# 任务说明:
请将下列全部记录逐字照录，图片不予收录。

# 记录清单:
******
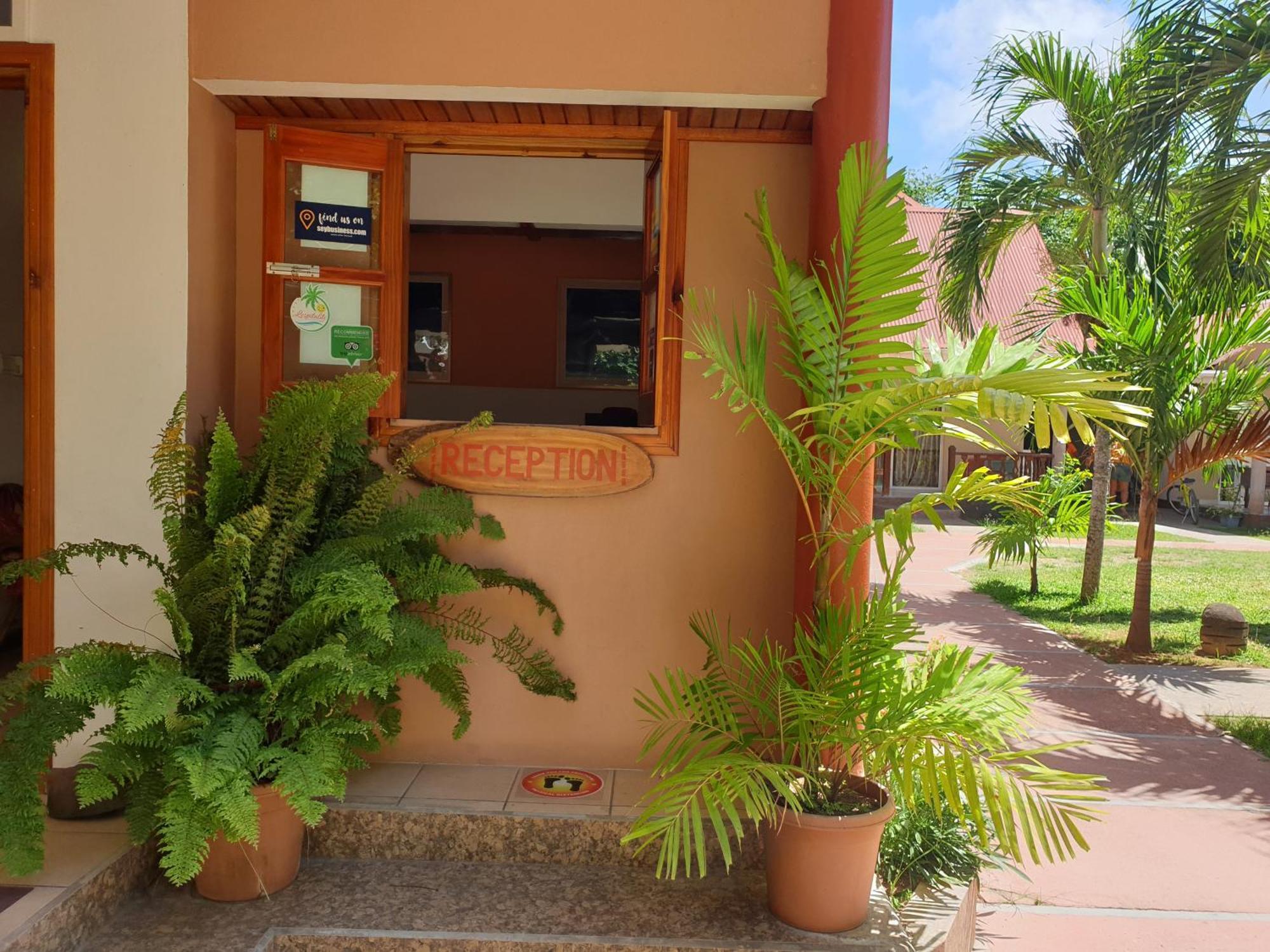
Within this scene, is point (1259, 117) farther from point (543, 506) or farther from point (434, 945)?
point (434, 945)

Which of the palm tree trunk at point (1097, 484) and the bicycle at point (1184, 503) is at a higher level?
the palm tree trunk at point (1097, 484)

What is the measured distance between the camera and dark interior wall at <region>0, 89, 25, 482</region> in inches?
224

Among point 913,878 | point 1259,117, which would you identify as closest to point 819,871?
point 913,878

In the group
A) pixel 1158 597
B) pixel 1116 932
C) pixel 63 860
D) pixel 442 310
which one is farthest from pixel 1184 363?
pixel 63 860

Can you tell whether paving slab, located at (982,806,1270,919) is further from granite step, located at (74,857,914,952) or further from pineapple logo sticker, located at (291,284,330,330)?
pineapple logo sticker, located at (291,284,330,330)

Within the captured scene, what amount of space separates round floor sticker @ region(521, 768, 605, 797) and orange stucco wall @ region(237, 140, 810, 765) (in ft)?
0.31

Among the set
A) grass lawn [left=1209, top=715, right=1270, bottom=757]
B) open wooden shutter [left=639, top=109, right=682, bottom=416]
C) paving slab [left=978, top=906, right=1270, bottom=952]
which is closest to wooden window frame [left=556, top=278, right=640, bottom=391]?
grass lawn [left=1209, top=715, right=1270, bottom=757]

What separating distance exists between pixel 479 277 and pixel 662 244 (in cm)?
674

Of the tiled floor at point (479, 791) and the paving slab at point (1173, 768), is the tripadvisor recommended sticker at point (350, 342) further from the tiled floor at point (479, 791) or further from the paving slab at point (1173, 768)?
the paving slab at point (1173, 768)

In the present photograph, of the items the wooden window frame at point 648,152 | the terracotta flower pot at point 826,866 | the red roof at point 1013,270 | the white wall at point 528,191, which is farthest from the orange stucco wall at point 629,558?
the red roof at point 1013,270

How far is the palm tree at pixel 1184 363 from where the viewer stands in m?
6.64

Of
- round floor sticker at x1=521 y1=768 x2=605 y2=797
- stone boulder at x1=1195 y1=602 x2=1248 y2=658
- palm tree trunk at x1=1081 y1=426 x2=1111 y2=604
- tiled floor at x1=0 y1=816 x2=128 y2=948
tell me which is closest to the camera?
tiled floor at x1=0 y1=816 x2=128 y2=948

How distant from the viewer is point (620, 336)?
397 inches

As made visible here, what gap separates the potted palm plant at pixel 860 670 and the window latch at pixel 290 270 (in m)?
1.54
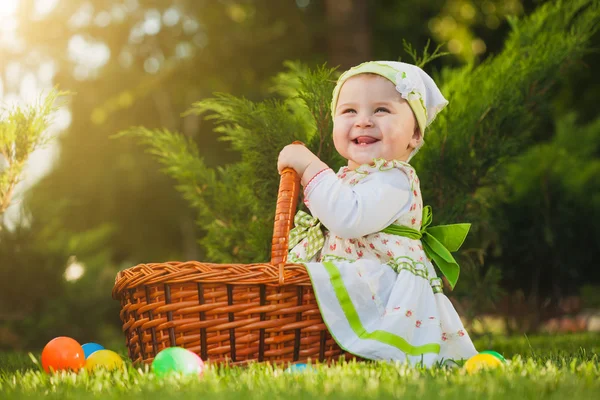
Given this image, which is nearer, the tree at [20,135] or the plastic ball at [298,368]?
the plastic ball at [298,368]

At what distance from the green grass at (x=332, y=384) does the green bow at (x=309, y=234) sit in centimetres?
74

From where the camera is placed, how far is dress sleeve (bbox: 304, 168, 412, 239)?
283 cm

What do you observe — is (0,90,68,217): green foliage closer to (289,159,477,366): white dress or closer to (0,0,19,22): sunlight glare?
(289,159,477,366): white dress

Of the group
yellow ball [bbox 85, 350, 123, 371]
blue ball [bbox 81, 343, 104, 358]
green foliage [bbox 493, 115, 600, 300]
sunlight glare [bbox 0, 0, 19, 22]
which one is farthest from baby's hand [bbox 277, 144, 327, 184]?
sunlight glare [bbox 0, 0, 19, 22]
******
# 完整输出:
Within this scene, is point (1259, 117) farther from point (543, 506) or farther from point (434, 945)?
point (434, 945)

Which of the palm tree trunk at point (1097, 484) and the bicycle at point (1184, 503) is at a higher level?
the palm tree trunk at point (1097, 484)

What is the measured distance between the camera and dark interior wall at <region>0, 89, 25, 482</region> in inches?
224

Among point 913,878 | point 1259,117, which would you identify as closest to point 819,871?
point 913,878

In the group
A) pixel 1158 597
B) pixel 1116 932
C) pixel 63 860
D) pixel 442 310
which one is farthest from pixel 1184 363?
pixel 63 860

Can you tell whether paving slab, located at (982,806,1270,919) is further from granite step, located at (74,857,914,952) or further from pineapple logo sticker, located at (291,284,330,330)?
pineapple logo sticker, located at (291,284,330,330)

Within the captured scene, what amount of space separates round floor sticker @ region(521, 768, 605, 797) and orange stucco wall @ region(237, 140, 810, 765) (in ft)?
0.31

Among the set
A) grass lawn [left=1209, top=715, right=1270, bottom=757]
B) open wooden shutter [left=639, top=109, right=682, bottom=416]
C) paving slab [left=978, top=906, right=1270, bottom=952]
which is closest to wooden window frame [left=556, top=278, right=640, bottom=391]?
grass lawn [left=1209, top=715, right=1270, bottom=757]

What separating distance exists between pixel 479 277 and pixel 662 244 (in cm)?
674

Of the tiled floor at point (479, 791) and the paving slab at point (1173, 768), is the tripadvisor recommended sticker at point (350, 342) further from the tiled floor at point (479, 791) or further from the paving slab at point (1173, 768)?
the paving slab at point (1173, 768)

In the present photograph, of the items the wooden window frame at point 648,152 | the terracotta flower pot at point 826,866 | the red roof at point 1013,270 | the white wall at point 528,191, which is farthest from the orange stucco wall at point 629,558?
the red roof at point 1013,270

How far is the palm tree at pixel 1184 363 from where the viewer stands in m?
6.64

Of
- round floor sticker at x1=521 y1=768 x2=605 y2=797
- stone boulder at x1=1195 y1=602 x2=1248 y2=658
- palm tree trunk at x1=1081 y1=426 x2=1111 y2=604
- tiled floor at x1=0 y1=816 x2=128 y2=948
tell me which is closest to the camera?
tiled floor at x1=0 y1=816 x2=128 y2=948

How distant from the viewer is point (620, 336)?
397 inches

As made visible here, what gap separates the potted palm plant at pixel 860 670 and the window latch at pixel 290 270 (in m)?
1.54
Given this image, which is nearer, the tree at [20,135] or the plastic ball at [298,368]?
the plastic ball at [298,368]

At what distance from the green grass at (x=332, y=384) does the green bow at (x=309, y=234) sit in centimetres?
74

From where the camera is placed, how far is dress sleeve (bbox: 304, 168, 412, 239)?
283 cm

What do you observe — is (0,90,68,217): green foliage closer to (289,159,477,366): white dress or closer to (0,0,19,22): sunlight glare?
(289,159,477,366): white dress

Of the group
yellow ball [bbox 85, 350, 123, 371]
blue ball [bbox 81, 343, 104, 358]
green foliage [bbox 493, 115, 600, 300]
sunlight glare [bbox 0, 0, 19, 22]
which one is farthest from baby's hand [bbox 277, 144, 327, 184]?
sunlight glare [bbox 0, 0, 19, 22]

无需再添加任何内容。